▶ [Challenge]:
According to the text on early Colorado painters, how much did Congress appropriate for one work by Albert Bierstadt?

▶ [Text extract]:
The first pictorial representations of the State, it appears, were by Samuel Seymour, a draughtsman member of Major Stephen H. Long's expedition in 1820; his work appeared as illustrations of the published account of the expedition. In 1832 George Catlin, a Philadelphia law student, came west to live among the Indians and paint their portraits and mode of life; much of his work is preserved in the Smithsonian Institution, Washington, D. C. His Illustrations of the Manner, Customs, and Conditions of the North American Indians, published in 1841, constitutes a significant chapter in the history of American genre painting. Another early artist was J. M. Stanley, who came in the 1840’s to paint Indian and pioneer life; his work, for the most part, appeared only in the annals of the Smithsonian Institution. John C. Fremont, a better engineer and soldier than artist, made sketches of the mountains on his expedition of 1842. Others of the pioneer period were Walter Carey, illustrator for various periodicals, and John ("Captain Jack") Rowland, for many years staff artist on Harper s Weekly, who began painting western scenes in 1857. Rowland later studied in France and attained some recognition as a sculptor; his Soldiers' Monument (1907) stands on the lawn of the capitol at Denver, and several paintings of his earlier period are in private collections in Colorado.

These artists, largely self-taught, were followed by painters with formal European training—among others, Albert Bierstadt, who, brought to America as a child, returned to his native Dusseldorf, Germany, to study in the genre school of Auchenbach. Returning to America in 1858, he joined the Landers surveying expedition to the Colorado Rockies, where he found inspiration for most of his better-known works. On this first visit he executed Morning in the Rocky Mountains, as well as Rocky Mountains—Landers Peak, now in the Metropolitan Museum, New York City. He painted prolifically on his many Western trips, and as art proved to be an excellent medium for selling stocks and bonds abroad to finance construction of railroads on the frontier, Bierstadt accumulated a larger bank balance than most painters, for his canvases caught the fancy of the wealthy, the Federal Government, and many foreign governments. The Congress appropriated $20,000 for one work, and the eccentric Earl of Dunraven paid $15,000 for his Park in Colorado. Among his better known canvases are Storm in the Rocky Mountains and The Last of the Buffalo, both painted in 1863. Examples of his work hang in museums at New York and Chicago, in the Corcoran Gallery, Washington, D. C., and in the Royal Academy, London.

▶ [Rows]:
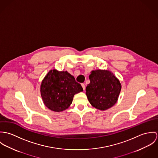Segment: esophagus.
Wrapping results in <instances>:
<instances>
[{"label":"esophagus","mask_w":158,"mask_h":158,"mask_svg":"<svg viewBox=\"0 0 158 158\" xmlns=\"http://www.w3.org/2000/svg\"><path fill=\"white\" fill-rule=\"evenodd\" d=\"M81 85H82V88H83L84 90H85V84H81Z\"/></svg>","instance_id":"esophagus-1"}]
</instances>
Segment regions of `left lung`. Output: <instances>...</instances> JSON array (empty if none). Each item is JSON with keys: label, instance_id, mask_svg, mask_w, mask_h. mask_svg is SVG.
Listing matches in <instances>:
<instances>
[{"label": "left lung", "instance_id": "left-lung-1", "mask_svg": "<svg viewBox=\"0 0 158 158\" xmlns=\"http://www.w3.org/2000/svg\"><path fill=\"white\" fill-rule=\"evenodd\" d=\"M89 79L90 83L86 87V95L90 104L101 111L115 105L121 84L114 74L106 70H96L91 71Z\"/></svg>", "mask_w": 158, "mask_h": 158}]
</instances>
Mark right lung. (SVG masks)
Returning <instances> with one entry per match:
<instances>
[{"label": "right lung", "mask_w": 158, "mask_h": 158, "mask_svg": "<svg viewBox=\"0 0 158 158\" xmlns=\"http://www.w3.org/2000/svg\"><path fill=\"white\" fill-rule=\"evenodd\" d=\"M40 94L44 105L55 112L69 108L74 94L83 91L81 85L67 71H50L42 80Z\"/></svg>", "instance_id": "1"}]
</instances>
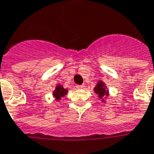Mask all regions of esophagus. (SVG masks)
<instances>
[{
  "mask_svg": "<svg viewBox=\"0 0 154 154\" xmlns=\"http://www.w3.org/2000/svg\"><path fill=\"white\" fill-rule=\"evenodd\" d=\"M76 88H77V89H82V88H84V85H77Z\"/></svg>",
  "mask_w": 154,
  "mask_h": 154,
  "instance_id": "34e87169",
  "label": "esophagus"
}]
</instances>
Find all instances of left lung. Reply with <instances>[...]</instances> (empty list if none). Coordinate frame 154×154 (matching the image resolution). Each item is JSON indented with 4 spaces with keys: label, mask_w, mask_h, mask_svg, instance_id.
Wrapping results in <instances>:
<instances>
[{
    "label": "left lung",
    "mask_w": 154,
    "mask_h": 154,
    "mask_svg": "<svg viewBox=\"0 0 154 154\" xmlns=\"http://www.w3.org/2000/svg\"><path fill=\"white\" fill-rule=\"evenodd\" d=\"M94 92L97 94L98 97L100 99H102V102L105 103V98H107V97L109 96V91L107 89V87L103 81H98L97 83L94 88Z\"/></svg>",
    "instance_id": "obj_1"
}]
</instances>
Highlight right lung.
Here are the masks:
<instances>
[{
  "mask_svg": "<svg viewBox=\"0 0 154 154\" xmlns=\"http://www.w3.org/2000/svg\"><path fill=\"white\" fill-rule=\"evenodd\" d=\"M67 89H65V88L62 87L61 84L57 85V87L55 88V90L52 92L53 94V97H55V100L56 101H60L62 99V97H63L64 96L66 95L67 93Z\"/></svg>",
  "mask_w": 154,
  "mask_h": 154,
  "instance_id": "1",
  "label": "right lung"
}]
</instances>
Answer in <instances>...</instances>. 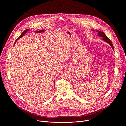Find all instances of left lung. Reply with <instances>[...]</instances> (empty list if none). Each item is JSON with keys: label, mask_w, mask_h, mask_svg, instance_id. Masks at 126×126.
Listing matches in <instances>:
<instances>
[{"label": "left lung", "mask_w": 126, "mask_h": 126, "mask_svg": "<svg viewBox=\"0 0 126 126\" xmlns=\"http://www.w3.org/2000/svg\"><path fill=\"white\" fill-rule=\"evenodd\" d=\"M96 32H98V36H99V37H102V40H104L105 41H106L107 43L109 44L110 46H111V47H112V48L114 50V48H113V44L112 43V42L111 41V40H110L106 36L105 34L104 33V32H102L101 31H99V30H96Z\"/></svg>", "instance_id": "1"}]
</instances>
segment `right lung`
<instances>
[{
    "label": "right lung",
    "instance_id": "1",
    "mask_svg": "<svg viewBox=\"0 0 126 126\" xmlns=\"http://www.w3.org/2000/svg\"><path fill=\"white\" fill-rule=\"evenodd\" d=\"M28 30H29V29H26L25 30H24V31L23 32H22V33H21V35L19 36V37L16 40V41H15V43H14V45H15V44H16V42H17V40H18L19 39H20V38H21L22 37H23L25 35V34L27 33V32L28 31ZM44 32V30H39V31H37V32H37V33H40V32Z\"/></svg>",
    "mask_w": 126,
    "mask_h": 126
}]
</instances>
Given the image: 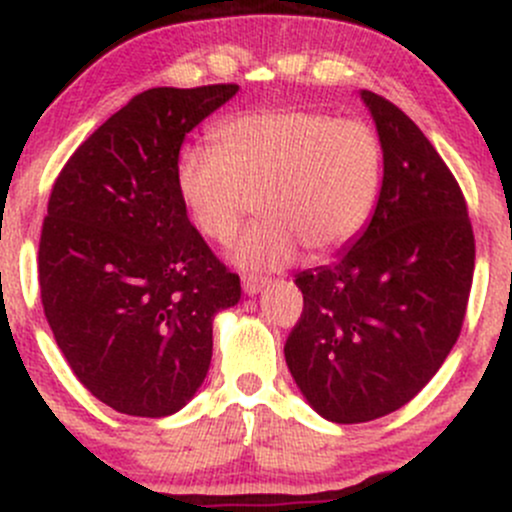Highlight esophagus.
<instances>
[{
  "instance_id": "1",
  "label": "esophagus",
  "mask_w": 512,
  "mask_h": 512,
  "mask_svg": "<svg viewBox=\"0 0 512 512\" xmlns=\"http://www.w3.org/2000/svg\"><path fill=\"white\" fill-rule=\"evenodd\" d=\"M241 288H244L246 295H258L263 288H266V280L254 278V276H244L241 278Z\"/></svg>"
}]
</instances>
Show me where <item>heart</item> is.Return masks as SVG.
<instances>
[{"label":"heart","mask_w":512,"mask_h":512,"mask_svg":"<svg viewBox=\"0 0 512 512\" xmlns=\"http://www.w3.org/2000/svg\"><path fill=\"white\" fill-rule=\"evenodd\" d=\"M214 144L185 146L175 183L192 224L227 244L261 200L263 222L232 249L246 273L295 263L302 246L327 256L354 241L376 210L383 151L361 119L312 109L256 112L222 122Z\"/></svg>","instance_id":"heart-1"}]
</instances>
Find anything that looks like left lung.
<instances>
[{"label":"left lung","instance_id":"left-lung-1","mask_svg":"<svg viewBox=\"0 0 512 512\" xmlns=\"http://www.w3.org/2000/svg\"><path fill=\"white\" fill-rule=\"evenodd\" d=\"M383 151L364 232L337 261L298 273L300 322L285 364L324 420L368 422L410 403L461 332L474 232L452 170L405 112L361 90Z\"/></svg>","mask_w":512,"mask_h":512}]
</instances>
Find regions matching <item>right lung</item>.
<instances>
[{
    "instance_id": "obj_1",
    "label": "right lung",
    "mask_w": 512,
    "mask_h": 512,
    "mask_svg": "<svg viewBox=\"0 0 512 512\" xmlns=\"http://www.w3.org/2000/svg\"><path fill=\"white\" fill-rule=\"evenodd\" d=\"M239 85L153 87L60 170L38 244L46 320L78 381L124 415L190 403L212 361L214 315L241 283L190 224L180 146Z\"/></svg>"
}]
</instances>
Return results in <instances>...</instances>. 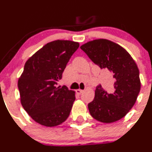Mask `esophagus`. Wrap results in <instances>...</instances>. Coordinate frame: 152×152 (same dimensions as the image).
<instances>
[{"label": "esophagus", "instance_id": "esophagus-1", "mask_svg": "<svg viewBox=\"0 0 152 152\" xmlns=\"http://www.w3.org/2000/svg\"><path fill=\"white\" fill-rule=\"evenodd\" d=\"M76 93L77 94H79V95H80L82 93H83V90H81V89H77V90H76Z\"/></svg>", "mask_w": 152, "mask_h": 152}]
</instances>
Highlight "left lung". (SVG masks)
<instances>
[{
    "instance_id": "obj_1",
    "label": "left lung",
    "mask_w": 152,
    "mask_h": 152,
    "mask_svg": "<svg viewBox=\"0 0 152 152\" xmlns=\"http://www.w3.org/2000/svg\"><path fill=\"white\" fill-rule=\"evenodd\" d=\"M80 48L101 69L112 72L115 80L111 91L96 86L94 99L88 105L90 114L104 123L118 121L132 109L141 90L136 64L125 48L106 39L89 41Z\"/></svg>"
}]
</instances>
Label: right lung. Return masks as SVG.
I'll return each mask as SVG.
<instances>
[{
  "label": "right lung",
  "instance_id": "add662e5",
  "mask_svg": "<svg viewBox=\"0 0 152 152\" xmlns=\"http://www.w3.org/2000/svg\"><path fill=\"white\" fill-rule=\"evenodd\" d=\"M79 45L71 40H54L26 61L18 88L22 107L37 123L54 127L69 117L75 100V91L56 86Z\"/></svg>",
  "mask_w": 152,
  "mask_h": 152
}]
</instances>
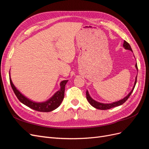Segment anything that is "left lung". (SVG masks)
<instances>
[{"instance_id": "obj_1", "label": "left lung", "mask_w": 149, "mask_h": 149, "mask_svg": "<svg viewBox=\"0 0 149 149\" xmlns=\"http://www.w3.org/2000/svg\"><path fill=\"white\" fill-rule=\"evenodd\" d=\"M123 47L125 49H128V50H130V51L132 52V49L131 48V47L130 46V45L126 41L124 42ZM136 66V68L137 71H138V68H137V63H136V66ZM137 74L136 77V80H135L134 86H133L131 91H130V92L127 94V96H125L123 99H122V100H119L118 101L113 102H111V103L100 102H98V101H96V100H93V99L91 97V96L89 95V92H88V91L87 90V91H86V99H87V100H88V101L89 102V103L90 104H91L93 107H95L96 109H101V110H106V109H111V108H112V107L120 106V105L123 104H124L126 101L128 100V98L130 96V94H131L133 92L135 86H136V83H137Z\"/></svg>"}]
</instances>
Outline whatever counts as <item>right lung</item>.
<instances>
[{
	"label": "right lung",
	"instance_id": "obj_1",
	"mask_svg": "<svg viewBox=\"0 0 149 149\" xmlns=\"http://www.w3.org/2000/svg\"><path fill=\"white\" fill-rule=\"evenodd\" d=\"M9 79L10 83L11 84L13 92L16 95L17 97L19 99V100L24 105L31 108L33 110L40 111V112H50L53 110L56 109V108L59 107L63 100L65 96V85L68 81V80H63L60 83V88L53 95L48 99V100L43 102H37L33 100H31L30 99L26 97L24 95L19 89L15 86V85L13 84L12 81L10 77V73L9 72Z\"/></svg>",
	"mask_w": 149,
	"mask_h": 149
}]
</instances>
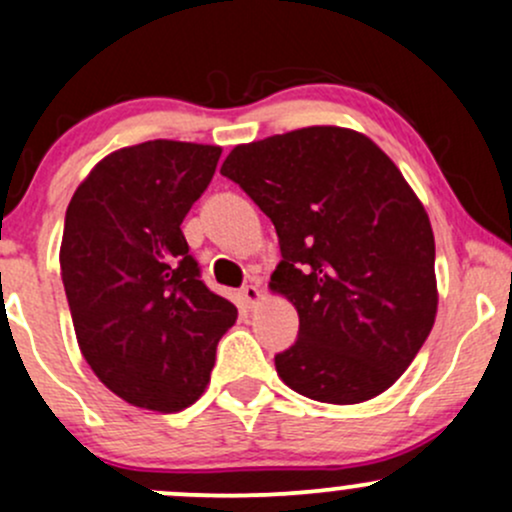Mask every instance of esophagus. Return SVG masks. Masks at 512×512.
<instances>
[{"instance_id": "1", "label": "esophagus", "mask_w": 512, "mask_h": 512, "mask_svg": "<svg viewBox=\"0 0 512 512\" xmlns=\"http://www.w3.org/2000/svg\"><path fill=\"white\" fill-rule=\"evenodd\" d=\"M240 294H242V299H245V304H247V306H255L257 301H260V297H262L260 287H257L255 282H250V284H242Z\"/></svg>"}]
</instances>
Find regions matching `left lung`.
<instances>
[{"mask_svg": "<svg viewBox=\"0 0 512 512\" xmlns=\"http://www.w3.org/2000/svg\"><path fill=\"white\" fill-rule=\"evenodd\" d=\"M220 174L277 230L270 287L299 311L279 378L331 405L385 392L437 316L432 225L400 169L365 134L304 127L235 147Z\"/></svg>", "mask_w": 512, "mask_h": 512, "instance_id": "left-lung-1", "label": "left lung"}]
</instances>
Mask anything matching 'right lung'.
<instances>
[{
  "instance_id": "right-lung-1",
  "label": "right lung",
  "mask_w": 512,
  "mask_h": 512,
  "mask_svg": "<svg viewBox=\"0 0 512 512\" xmlns=\"http://www.w3.org/2000/svg\"><path fill=\"white\" fill-rule=\"evenodd\" d=\"M218 159L220 147L154 139L102 159L68 203L61 272L78 346L102 385L144 410L193 405L238 319L181 233Z\"/></svg>"
}]
</instances>
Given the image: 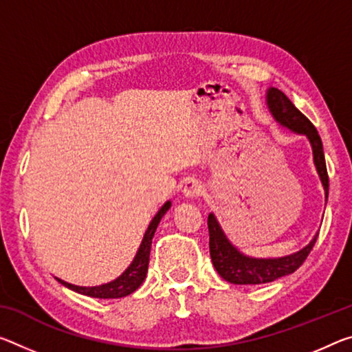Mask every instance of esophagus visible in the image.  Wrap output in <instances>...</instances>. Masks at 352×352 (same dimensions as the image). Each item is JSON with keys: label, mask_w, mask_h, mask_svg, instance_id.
<instances>
[{"label": "esophagus", "mask_w": 352, "mask_h": 352, "mask_svg": "<svg viewBox=\"0 0 352 352\" xmlns=\"http://www.w3.org/2000/svg\"><path fill=\"white\" fill-rule=\"evenodd\" d=\"M202 192H204L202 183H200L199 180H194V178H191V180H188L185 183V186H183V196L189 197V199L199 197Z\"/></svg>", "instance_id": "34e87169"}]
</instances>
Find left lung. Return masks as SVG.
Wrapping results in <instances>:
<instances>
[{
	"label": "left lung",
	"mask_w": 352,
	"mask_h": 352,
	"mask_svg": "<svg viewBox=\"0 0 352 352\" xmlns=\"http://www.w3.org/2000/svg\"><path fill=\"white\" fill-rule=\"evenodd\" d=\"M266 103L272 117L282 126L288 128L298 135H304L310 141L311 150H314V163L318 175L321 178L322 188L327 199L329 194V177L326 169L324 152H322V142L318 135L314 124L300 113V111L292 103L285 94L276 87L267 89ZM208 232H210V255L213 261L214 270L224 280L235 283V285H258V283L274 282L276 278L292 274L304 263L307 255L314 249L318 233L314 239L307 244L304 249L292 255L280 256V258H254L248 256L233 246L226 236L216 216L210 213L208 216Z\"/></svg>",
	"instance_id": "1"
}]
</instances>
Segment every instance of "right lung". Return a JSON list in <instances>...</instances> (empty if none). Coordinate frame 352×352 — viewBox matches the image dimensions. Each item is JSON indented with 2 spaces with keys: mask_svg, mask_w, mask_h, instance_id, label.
Wrapping results in <instances>:
<instances>
[{
  "mask_svg": "<svg viewBox=\"0 0 352 352\" xmlns=\"http://www.w3.org/2000/svg\"><path fill=\"white\" fill-rule=\"evenodd\" d=\"M170 200L161 206L158 210V213L155 214V217L150 222L146 235L142 238L141 246H139L135 260L131 261V265L126 267V270L122 272V274L116 278L113 282L103 283V285L98 287H80V285H72L69 282H64L58 278L59 283H63L64 287L74 289V292L85 294V296H91V298H100V299H117V298H124L128 296V294L135 293L136 289L141 287V283L144 282V278L147 276V270H148V258H150V248H152V239L156 232V227H158L161 217H163L167 210L170 208Z\"/></svg>",
  "mask_w": 352,
  "mask_h": 352,
  "instance_id": "1",
  "label": "right lung"
}]
</instances>
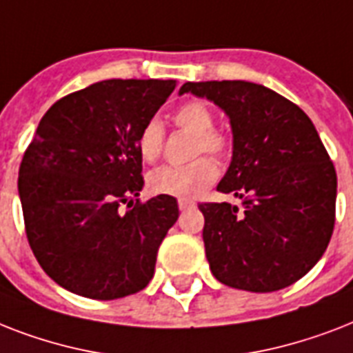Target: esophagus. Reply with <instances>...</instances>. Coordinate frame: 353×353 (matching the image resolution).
Masks as SVG:
<instances>
[{
	"label": "esophagus",
	"instance_id": "esophagus-1",
	"mask_svg": "<svg viewBox=\"0 0 353 353\" xmlns=\"http://www.w3.org/2000/svg\"><path fill=\"white\" fill-rule=\"evenodd\" d=\"M177 205H179V209L181 210H187V209H192L196 203H194L192 199H179V201H177Z\"/></svg>",
	"mask_w": 353,
	"mask_h": 353
}]
</instances>
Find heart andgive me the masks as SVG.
<instances>
[{
    "label": "heart",
    "instance_id": "obj_1",
    "mask_svg": "<svg viewBox=\"0 0 353 353\" xmlns=\"http://www.w3.org/2000/svg\"><path fill=\"white\" fill-rule=\"evenodd\" d=\"M174 124L194 135L192 155L210 154L225 157L231 152V137L214 128V113L207 104L199 101L185 102L172 115ZM165 128L159 121H148L137 135L139 155L146 163H154L163 154ZM218 165L210 157H199L183 166H161L148 176V188L157 196L190 199L216 181Z\"/></svg>",
    "mask_w": 353,
    "mask_h": 353
}]
</instances>
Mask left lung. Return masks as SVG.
Returning <instances> with one entry per match:
<instances>
[{
    "mask_svg": "<svg viewBox=\"0 0 353 353\" xmlns=\"http://www.w3.org/2000/svg\"><path fill=\"white\" fill-rule=\"evenodd\" d=\"M209 99L231 121L232 159L218 190L241 199L199 203L210 271L252 293L284 290L326 251L335 223L337 174L306 113L245 80L187 82L179 95Z\"/></svg>",
    "mask_w": 353,
    "mask_h": 353,
    "instance_id": "8db88e82",
    "label": "left lung"
}]
</instances>
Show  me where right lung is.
<instances>
[{"label":"right lung","instance_id":"obj_1","mask_svg":"<svg viewBox=\"0 0 353 353\" xmlns=\"http://www.w3.org/2000/svg\"><path fill=\"white\" fill-rule=\"evenodd\" d=\"M174 90L176 80H102L41 117L18 192L30 249L63 290L113 301L154 276L179 209L170 196L135 199L144 185L137 135Z\"/></svg>","mask_w":353,"mask_h":353}]
</instances>
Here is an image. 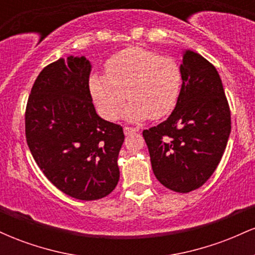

▶ [Full answer]:
$20,000